Deutsche Dämonen befasst sich größtenteils mit einem einzigen Nachkriegswunderheiler: Bruno Gröning hielt in den 1950er Jahren in der damaligen BRD zahlreiche Geistheilungsvorträge und wurde von seinen Anhängern als Wunderheiler angesehen. Er behauptete, einen von Gott gesandten „Heilstrom“ an Kranke weiterzuleiten. Mehrmals geriet Gröning mit dem Heilpraktikergesetz in Konflikt und wurde in diesem Zusammenhang wegen fahrlässiger Tötung verurteilt.

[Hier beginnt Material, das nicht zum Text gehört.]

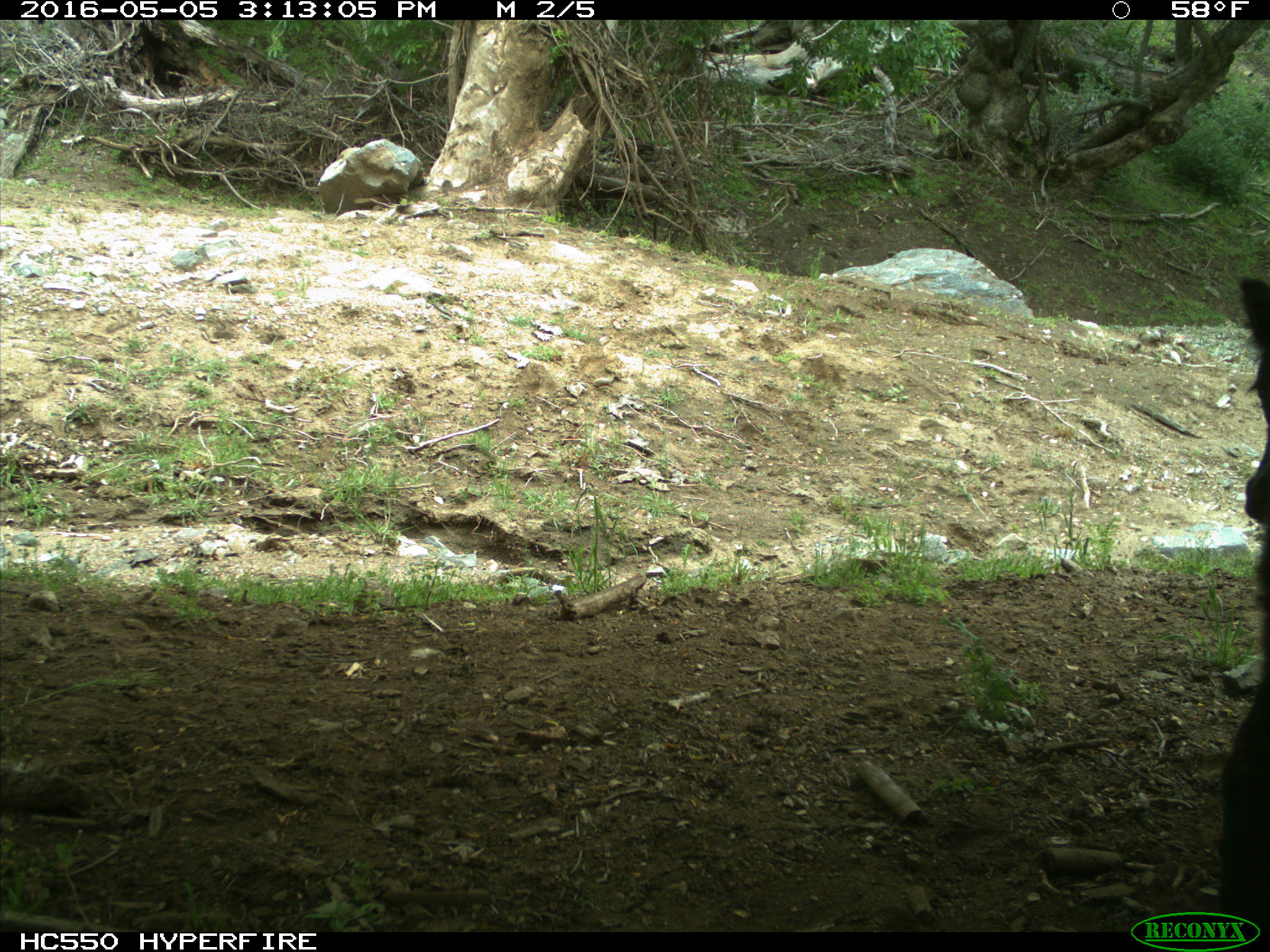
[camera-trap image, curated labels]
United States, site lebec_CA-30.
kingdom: Animalia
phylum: Chordata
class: Mammalia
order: Artiodactyla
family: Bovidae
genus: Bos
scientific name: Bos taurus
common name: domestic cow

Die Konzentration auf einen "Wunderheiler" ist Stärke und Schwäche zugleich, denn die im Untertitel suggerierten Hexen, Wunderheiler und die Geister der Vergangenheit im Nachkriegsdeutschland kommen dadurch etwas zu kurz. Dafür wird der Fall Gröning sehr detailliert beschrieben. Eine zwanghafte Beschäftigung mit dem Bösen verbindet diese Ereignisse mit den Erlebnissen der Deutschen im zweiten Weltkrieg. Allerdings ergießt sich die Autorin, so genau sie in manchen anderen Dingen recherchiert haben mag, hier auch in Mutmaßungen, die sie nicht eindeutig belegen kann. Von daher muss man oft zwischen Tatsachen und Vermutungen unterscheiden, was dank diverser Quellenangaben gut gelingt. Ein ergänzendes Literaturverzeichnis wäre allerdings auch hilfreich gewesen
Wer sich für die Person des Bruno Grönings und seines Wirkens interessiert, wird in diesem Buch viel Wissenswertes erfahren, auch wenn es sich nicht explizit um eine Biografie des Wunderheilers handelt. Wer allerdings Hexenverfolgungen in der Nachkriegszeit erwartet hat (so wie ich) wird eine Enttäuschung erleben.